(Excerpt from a dataset)
--- Begin ---
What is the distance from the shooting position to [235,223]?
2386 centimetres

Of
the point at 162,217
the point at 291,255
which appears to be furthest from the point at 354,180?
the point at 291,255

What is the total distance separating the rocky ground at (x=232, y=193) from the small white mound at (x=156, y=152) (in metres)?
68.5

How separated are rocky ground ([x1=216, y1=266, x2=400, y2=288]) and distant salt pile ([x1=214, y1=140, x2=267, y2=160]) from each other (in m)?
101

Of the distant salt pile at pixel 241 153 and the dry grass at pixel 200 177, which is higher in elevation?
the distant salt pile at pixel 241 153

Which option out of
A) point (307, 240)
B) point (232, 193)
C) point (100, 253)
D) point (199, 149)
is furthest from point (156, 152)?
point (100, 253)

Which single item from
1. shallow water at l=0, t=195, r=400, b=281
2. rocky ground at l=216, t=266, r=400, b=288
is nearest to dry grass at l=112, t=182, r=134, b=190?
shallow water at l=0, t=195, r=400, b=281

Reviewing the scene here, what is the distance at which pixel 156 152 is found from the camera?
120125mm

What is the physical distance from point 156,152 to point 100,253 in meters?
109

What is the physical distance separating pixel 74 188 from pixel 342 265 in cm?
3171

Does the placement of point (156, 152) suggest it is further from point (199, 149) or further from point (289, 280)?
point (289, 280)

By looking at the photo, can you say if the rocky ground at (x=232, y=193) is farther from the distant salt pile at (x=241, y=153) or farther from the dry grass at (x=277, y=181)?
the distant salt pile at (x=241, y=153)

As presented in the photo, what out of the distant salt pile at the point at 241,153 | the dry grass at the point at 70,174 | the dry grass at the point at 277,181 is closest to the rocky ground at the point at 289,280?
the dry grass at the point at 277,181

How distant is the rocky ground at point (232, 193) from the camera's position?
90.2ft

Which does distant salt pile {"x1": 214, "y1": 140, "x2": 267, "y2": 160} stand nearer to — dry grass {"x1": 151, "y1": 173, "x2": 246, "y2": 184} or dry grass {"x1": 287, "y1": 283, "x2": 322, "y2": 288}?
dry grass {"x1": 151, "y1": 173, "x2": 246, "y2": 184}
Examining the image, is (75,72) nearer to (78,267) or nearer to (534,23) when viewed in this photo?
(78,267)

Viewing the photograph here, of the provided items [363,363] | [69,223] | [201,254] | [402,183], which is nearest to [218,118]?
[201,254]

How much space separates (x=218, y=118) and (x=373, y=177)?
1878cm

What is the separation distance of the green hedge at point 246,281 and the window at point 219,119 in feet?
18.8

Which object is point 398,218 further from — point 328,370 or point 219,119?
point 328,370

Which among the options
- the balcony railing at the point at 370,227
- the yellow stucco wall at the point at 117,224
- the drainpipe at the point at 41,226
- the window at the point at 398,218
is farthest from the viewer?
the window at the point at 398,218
--- End ---
--- Begin ---
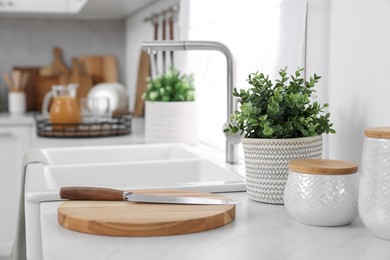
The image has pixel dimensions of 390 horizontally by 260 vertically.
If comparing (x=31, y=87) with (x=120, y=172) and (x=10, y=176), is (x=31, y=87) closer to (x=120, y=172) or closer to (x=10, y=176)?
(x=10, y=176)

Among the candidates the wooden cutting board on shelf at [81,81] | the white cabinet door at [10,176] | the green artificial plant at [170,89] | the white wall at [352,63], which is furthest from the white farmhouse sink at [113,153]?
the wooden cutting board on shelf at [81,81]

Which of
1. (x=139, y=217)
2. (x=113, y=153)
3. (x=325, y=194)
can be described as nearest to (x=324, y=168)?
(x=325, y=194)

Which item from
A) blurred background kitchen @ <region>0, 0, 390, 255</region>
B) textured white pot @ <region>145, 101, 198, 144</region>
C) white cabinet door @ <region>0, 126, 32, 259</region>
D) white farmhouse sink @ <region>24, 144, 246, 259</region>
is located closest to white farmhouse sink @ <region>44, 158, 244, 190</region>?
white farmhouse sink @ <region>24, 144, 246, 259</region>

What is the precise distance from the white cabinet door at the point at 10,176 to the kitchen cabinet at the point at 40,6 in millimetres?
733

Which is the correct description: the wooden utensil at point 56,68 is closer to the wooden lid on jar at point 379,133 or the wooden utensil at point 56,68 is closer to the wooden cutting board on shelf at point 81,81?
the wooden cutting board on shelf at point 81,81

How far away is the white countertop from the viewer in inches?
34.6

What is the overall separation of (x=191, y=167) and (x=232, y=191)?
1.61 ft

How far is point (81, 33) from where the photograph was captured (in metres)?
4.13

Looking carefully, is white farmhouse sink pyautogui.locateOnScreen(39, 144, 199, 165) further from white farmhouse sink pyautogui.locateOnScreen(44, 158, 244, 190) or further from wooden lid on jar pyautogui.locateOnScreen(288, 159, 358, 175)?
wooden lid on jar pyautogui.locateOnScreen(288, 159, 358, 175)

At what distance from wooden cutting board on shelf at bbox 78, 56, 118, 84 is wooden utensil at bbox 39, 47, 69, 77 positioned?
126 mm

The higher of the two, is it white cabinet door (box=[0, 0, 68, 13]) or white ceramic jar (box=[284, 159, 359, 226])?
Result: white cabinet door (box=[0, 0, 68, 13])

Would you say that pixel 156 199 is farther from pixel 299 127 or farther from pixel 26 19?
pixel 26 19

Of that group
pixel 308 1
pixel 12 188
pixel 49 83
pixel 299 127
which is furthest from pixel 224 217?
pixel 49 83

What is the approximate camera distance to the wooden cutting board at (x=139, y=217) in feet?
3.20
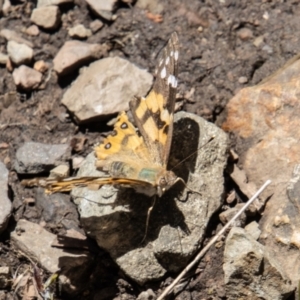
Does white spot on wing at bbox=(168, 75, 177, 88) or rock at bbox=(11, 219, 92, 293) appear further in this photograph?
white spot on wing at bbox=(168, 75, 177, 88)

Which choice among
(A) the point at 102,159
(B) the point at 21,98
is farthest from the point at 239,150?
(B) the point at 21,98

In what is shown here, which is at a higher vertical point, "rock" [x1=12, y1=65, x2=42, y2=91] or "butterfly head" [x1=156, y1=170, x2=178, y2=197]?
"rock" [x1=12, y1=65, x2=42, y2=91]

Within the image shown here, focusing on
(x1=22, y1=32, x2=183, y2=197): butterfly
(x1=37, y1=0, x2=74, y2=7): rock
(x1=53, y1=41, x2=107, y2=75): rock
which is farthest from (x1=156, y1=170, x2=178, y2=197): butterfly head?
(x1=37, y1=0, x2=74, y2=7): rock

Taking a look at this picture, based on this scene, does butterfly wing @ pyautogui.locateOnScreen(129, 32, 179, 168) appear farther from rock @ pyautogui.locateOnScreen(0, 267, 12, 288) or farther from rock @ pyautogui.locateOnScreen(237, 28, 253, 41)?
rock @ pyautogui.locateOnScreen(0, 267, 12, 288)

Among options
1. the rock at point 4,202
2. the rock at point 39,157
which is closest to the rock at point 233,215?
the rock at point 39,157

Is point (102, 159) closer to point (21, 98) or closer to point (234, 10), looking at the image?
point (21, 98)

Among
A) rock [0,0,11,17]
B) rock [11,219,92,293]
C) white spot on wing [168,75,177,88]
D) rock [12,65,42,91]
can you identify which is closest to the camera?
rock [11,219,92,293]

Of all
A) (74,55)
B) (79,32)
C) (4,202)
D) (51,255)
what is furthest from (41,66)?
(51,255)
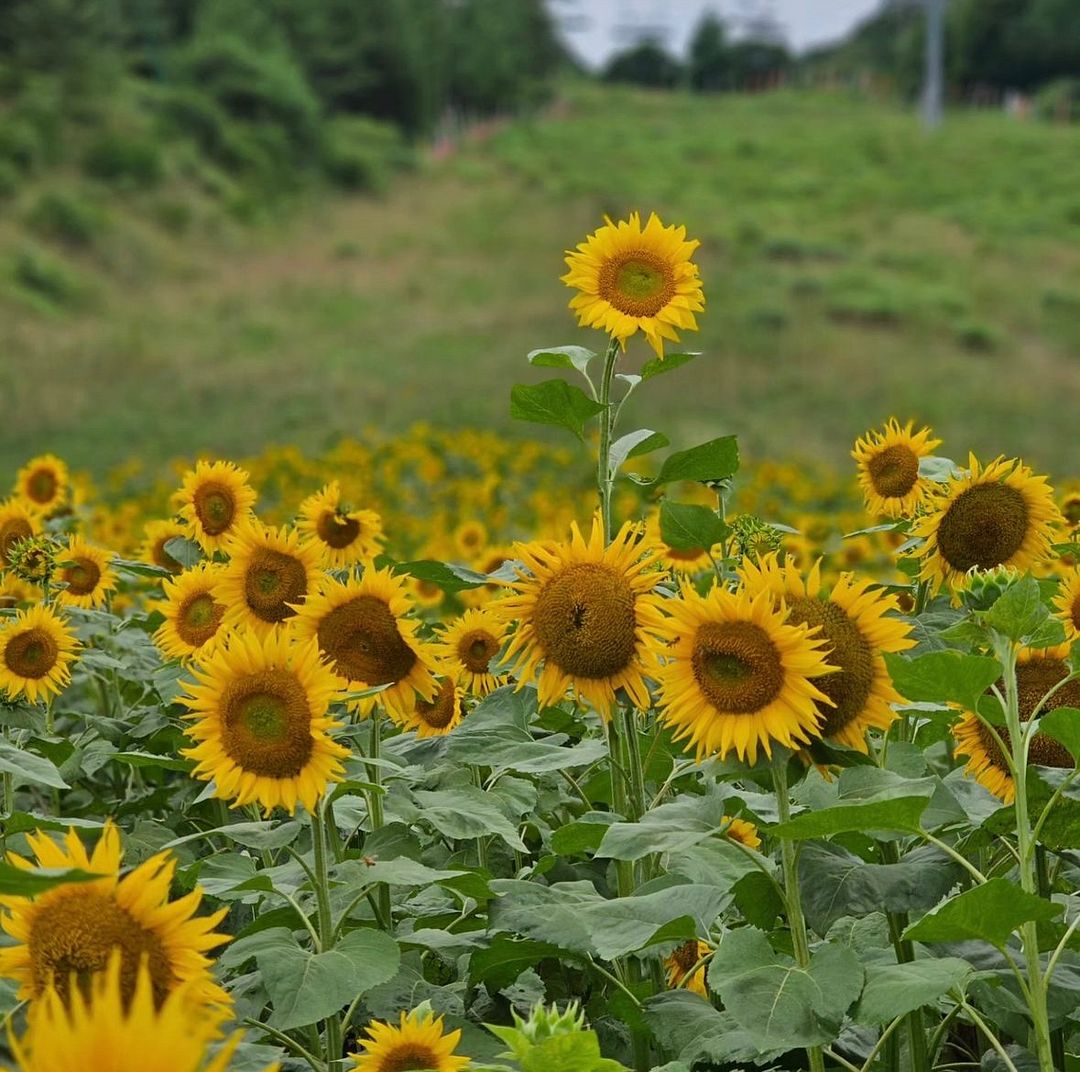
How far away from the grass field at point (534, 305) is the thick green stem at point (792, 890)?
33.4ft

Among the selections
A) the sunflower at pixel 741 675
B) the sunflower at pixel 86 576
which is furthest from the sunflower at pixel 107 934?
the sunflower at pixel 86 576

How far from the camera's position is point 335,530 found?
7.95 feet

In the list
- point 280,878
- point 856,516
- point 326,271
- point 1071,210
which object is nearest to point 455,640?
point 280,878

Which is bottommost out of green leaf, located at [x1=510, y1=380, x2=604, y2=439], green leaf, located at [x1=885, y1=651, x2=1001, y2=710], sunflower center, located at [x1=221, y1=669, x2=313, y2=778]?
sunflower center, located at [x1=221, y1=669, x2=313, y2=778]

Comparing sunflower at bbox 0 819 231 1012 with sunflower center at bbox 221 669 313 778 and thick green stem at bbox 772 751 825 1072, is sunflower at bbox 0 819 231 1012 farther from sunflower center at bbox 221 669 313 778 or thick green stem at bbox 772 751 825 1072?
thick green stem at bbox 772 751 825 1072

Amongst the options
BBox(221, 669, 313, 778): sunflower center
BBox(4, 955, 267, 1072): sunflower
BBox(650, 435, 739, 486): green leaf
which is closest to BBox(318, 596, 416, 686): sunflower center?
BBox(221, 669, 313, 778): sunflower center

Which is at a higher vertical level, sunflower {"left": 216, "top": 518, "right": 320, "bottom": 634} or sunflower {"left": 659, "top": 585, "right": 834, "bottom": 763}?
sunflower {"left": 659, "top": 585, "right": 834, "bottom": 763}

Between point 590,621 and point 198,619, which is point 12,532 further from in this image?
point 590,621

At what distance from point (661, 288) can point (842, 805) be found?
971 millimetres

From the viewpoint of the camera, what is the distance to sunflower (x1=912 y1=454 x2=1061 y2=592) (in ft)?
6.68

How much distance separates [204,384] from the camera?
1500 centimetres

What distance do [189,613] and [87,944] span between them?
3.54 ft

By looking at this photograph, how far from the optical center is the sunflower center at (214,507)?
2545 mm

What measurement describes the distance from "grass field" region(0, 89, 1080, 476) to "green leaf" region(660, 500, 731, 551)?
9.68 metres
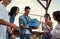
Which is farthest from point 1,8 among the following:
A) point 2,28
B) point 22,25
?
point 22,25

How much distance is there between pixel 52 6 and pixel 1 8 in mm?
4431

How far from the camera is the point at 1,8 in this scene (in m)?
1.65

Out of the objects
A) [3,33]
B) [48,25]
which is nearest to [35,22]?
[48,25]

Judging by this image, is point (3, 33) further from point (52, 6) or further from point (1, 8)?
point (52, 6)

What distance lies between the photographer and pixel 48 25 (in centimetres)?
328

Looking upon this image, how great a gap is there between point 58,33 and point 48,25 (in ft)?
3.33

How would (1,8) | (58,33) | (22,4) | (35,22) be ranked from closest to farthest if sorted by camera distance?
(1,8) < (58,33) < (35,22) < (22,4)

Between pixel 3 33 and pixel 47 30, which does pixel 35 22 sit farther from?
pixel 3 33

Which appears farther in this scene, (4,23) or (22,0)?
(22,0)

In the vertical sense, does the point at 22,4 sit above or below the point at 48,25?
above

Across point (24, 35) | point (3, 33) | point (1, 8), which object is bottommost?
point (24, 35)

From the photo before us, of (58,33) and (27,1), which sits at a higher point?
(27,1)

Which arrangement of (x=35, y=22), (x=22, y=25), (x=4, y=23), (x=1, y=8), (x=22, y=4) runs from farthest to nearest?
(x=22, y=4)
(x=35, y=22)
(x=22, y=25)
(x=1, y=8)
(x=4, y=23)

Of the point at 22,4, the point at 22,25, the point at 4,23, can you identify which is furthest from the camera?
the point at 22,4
--- End ---
Which lines of the listing contain the word "left"? List each of them, treating uppercase and lowercase as different.

RESPONSE BELOW.
Which is at a higher vertical level, sunflower {"left": 216, "top": 518, "right": 320, "bottom": 634} or sunflower {"left": 659, "top": 585, "right": 834, "bottom": 763}?
sunflower {"left": 659, "top": 585, "right": 834, "bottom": 763}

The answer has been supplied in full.